En Jesús, María y José,
nos felicitamos todos. Porque -lo decía san Pablo- “ha aparecido
la gracia de Dios que trae la salvación para todos los hombres; enseñándonos a
renunciar a la vida sin fe y a los deseos mundanos, y a llevar ya desde ahora
una vida sobria, honrada y santa”.
Este queremos que sea
nuestro regalo: vivir con fe, sabiéndote descubrir en la carne más débil
y necesitada de nuestros hermanos los hombres; vivir con sobriedad,
aprendiendo tu lección de pobreza para compartir con ellos cuanto somos y
tenemos, como tú; vivir con honradez nuestra religiosidad para
demostrarte que te amamos amando a los demás.
Nuestro regalo eres tú,
Señor. Permítenos frotarnos los ojos para creer lo que está sucediendo.
Permítenos escuchar una
vez más “la Buena Noticia, la gran alegría para todo el pueblo: Hoy, en la
ciudad de David, les ha nacido un Salvador: el Mesías, el Señor.
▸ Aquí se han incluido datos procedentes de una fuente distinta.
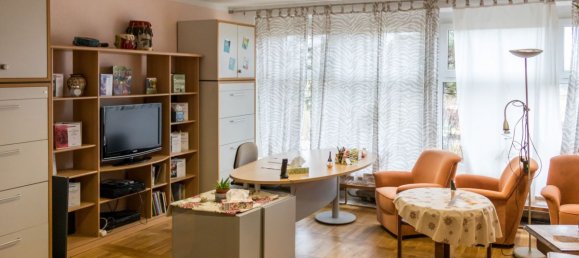 10 rooms Building in Saalfeld-Rudolstadt, Germany No. 137138 8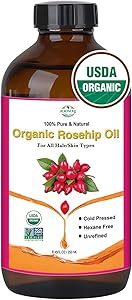 MMPANG Rosehip Seed Oil 250mL Review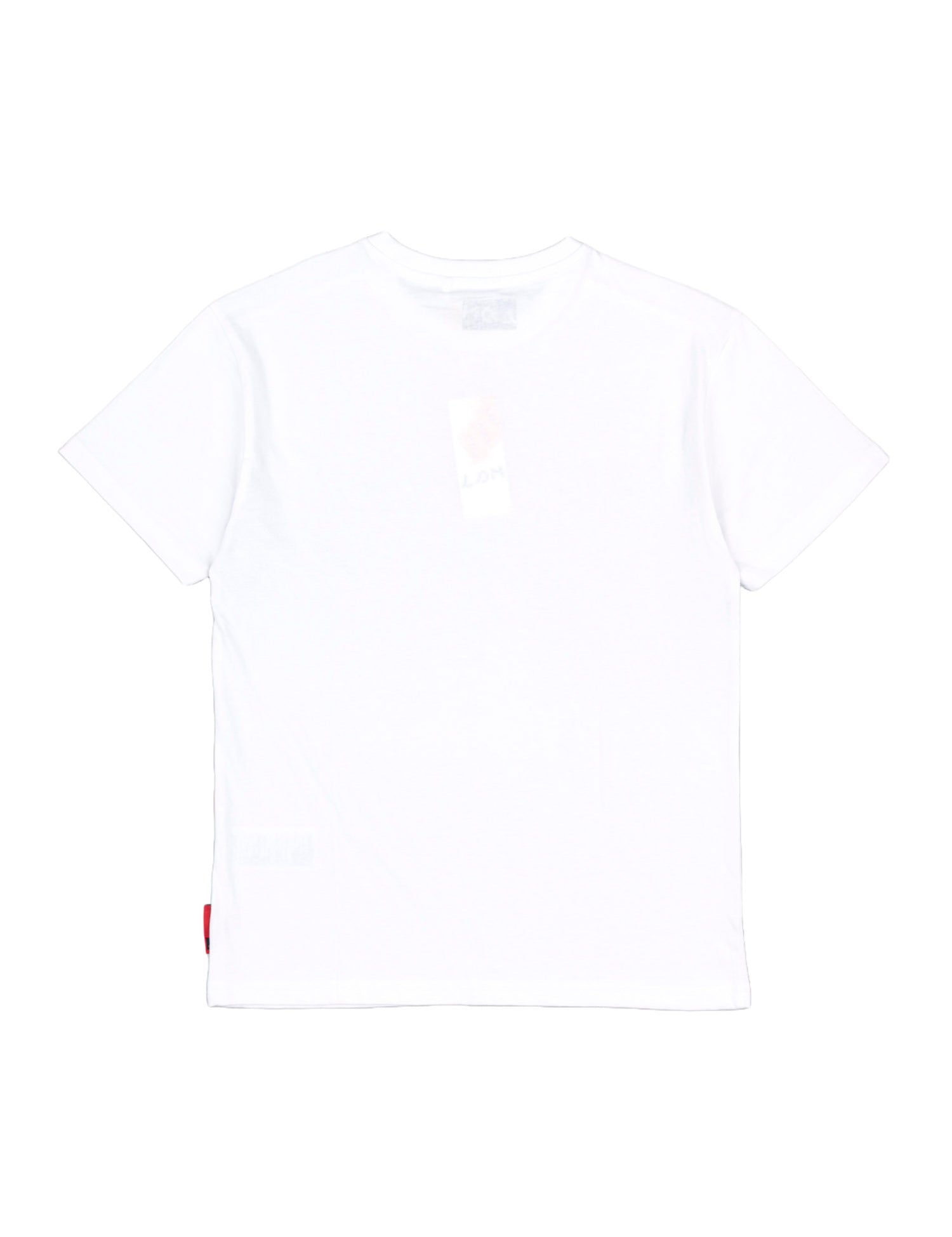 T-shirt Bianco Losan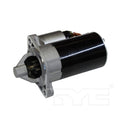 STARTER MOTOR HYUNDAI ACCENT 1.6L L4 AUTO TRANS 0209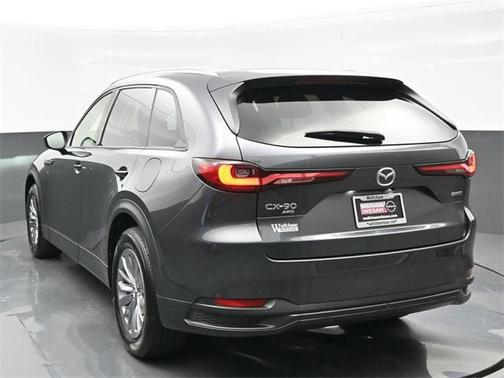 2024 Mazda CX-90 3.3 Turbo Preferred Plus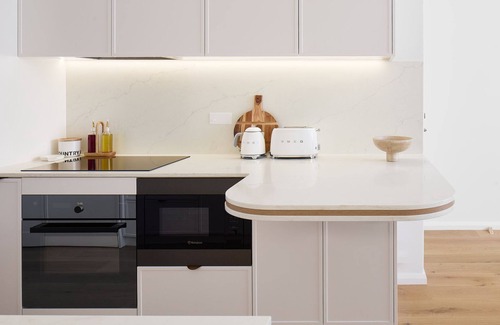 Merewether Apartamento | The Mila, Merewether Beach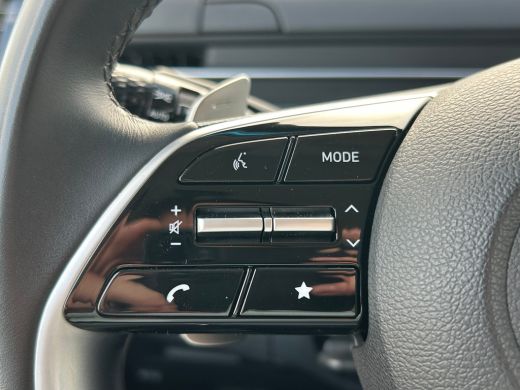 Hyundai Staria Dubbel Cabine UNIEK! | Dubbele Cabine | Trekhaak 1500 KG Trekgewicht | Navigatie | Airco Automati... ActivLease financial lease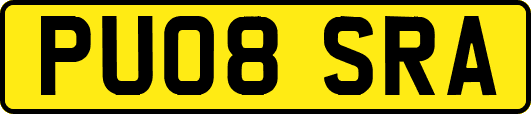 PU08SRA
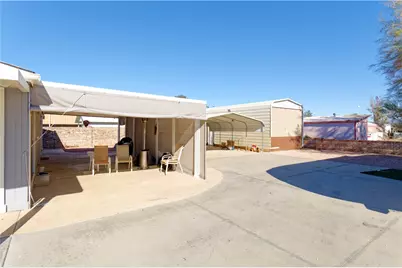 49603 Rainbow Avenue, Quartzsite, AZ 85346 - Photo 36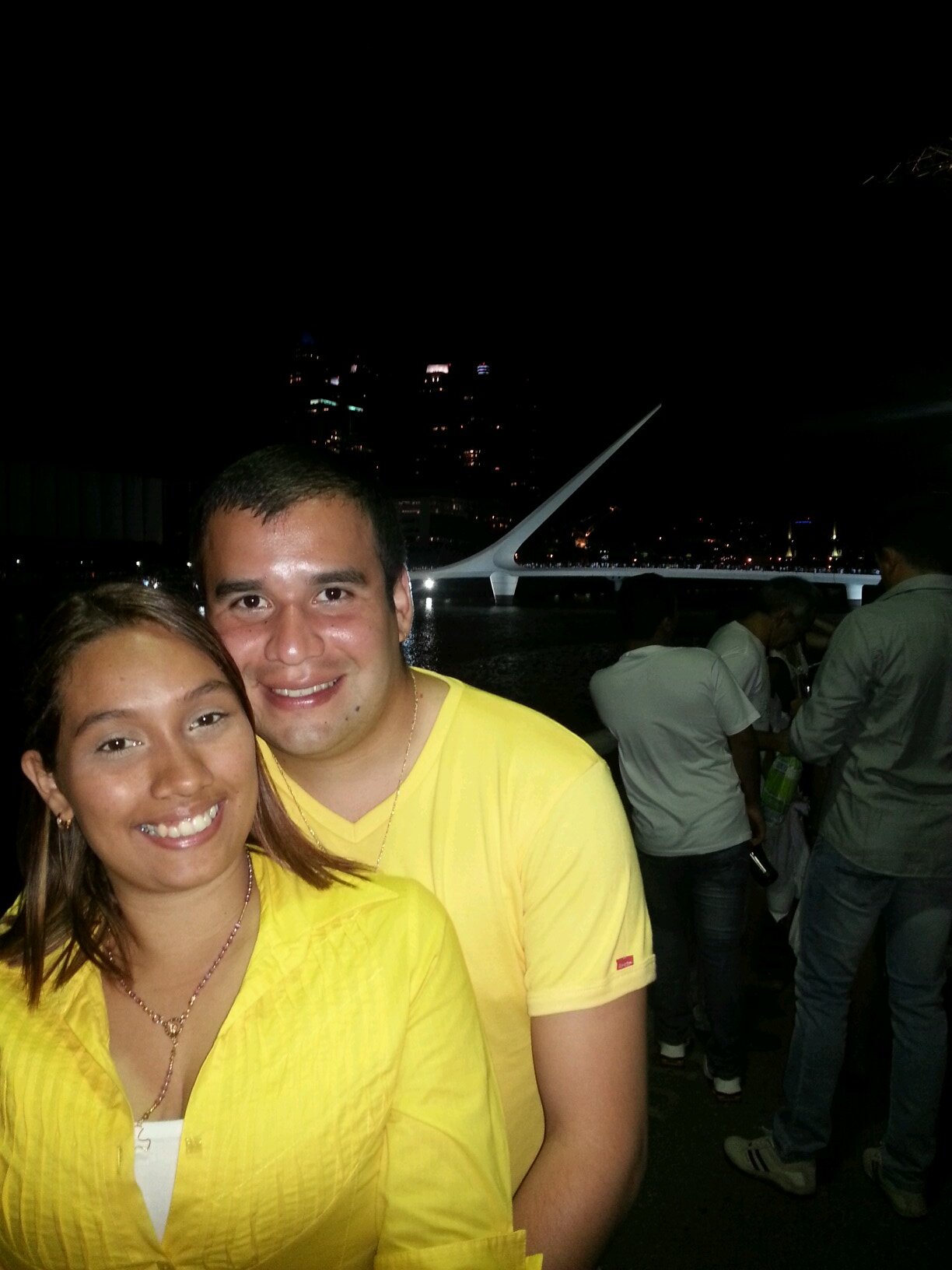 rvanessa23's profile picture. Licenciada en Administración/ Analista Integral de Gestion/Fanática de los Super Leones del Caracas y completamente enamorada y comprometida con mi Peluchito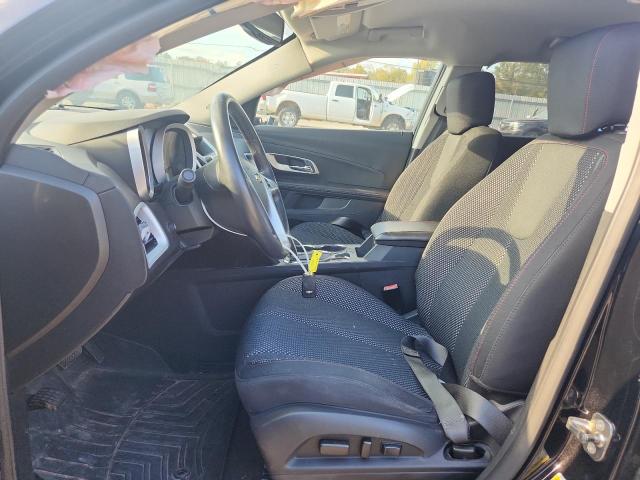 Foto 7 de la subasta – 2011 CHEVROLET EQUINOX LT con VIN 2CNFLDE5XB6411229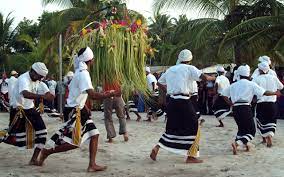 Discover Cultural Activities in Maldives | Unforgettable Cultural Activities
Y aquí tienen
la señal: encontraran un niño envuelto en pañales y acostado en un pesebre”.
Aquí, en la Eucaristía,
que es el nuevo Belén, tenemos la señal: es el Mesías, el Señor, renovando
su nacimiento y con Él el misterio todo de nuestra redención.
Aquí y en Él, en
Cristo, Dios nos sale al encuentro con su salvación realizada ya y que
culminará cuando este Príncipe de la Paz reúna todo principado en el cielo y la
tierra y lo presente a Dios en la plenitud de los tiempos. Entonces nuestro
canto será como el de esta noche, aunque con una palabra añadida: “Gloria a
Dios en el cielo, y en la nueva tierra paz a los hombres que ama el Señor”.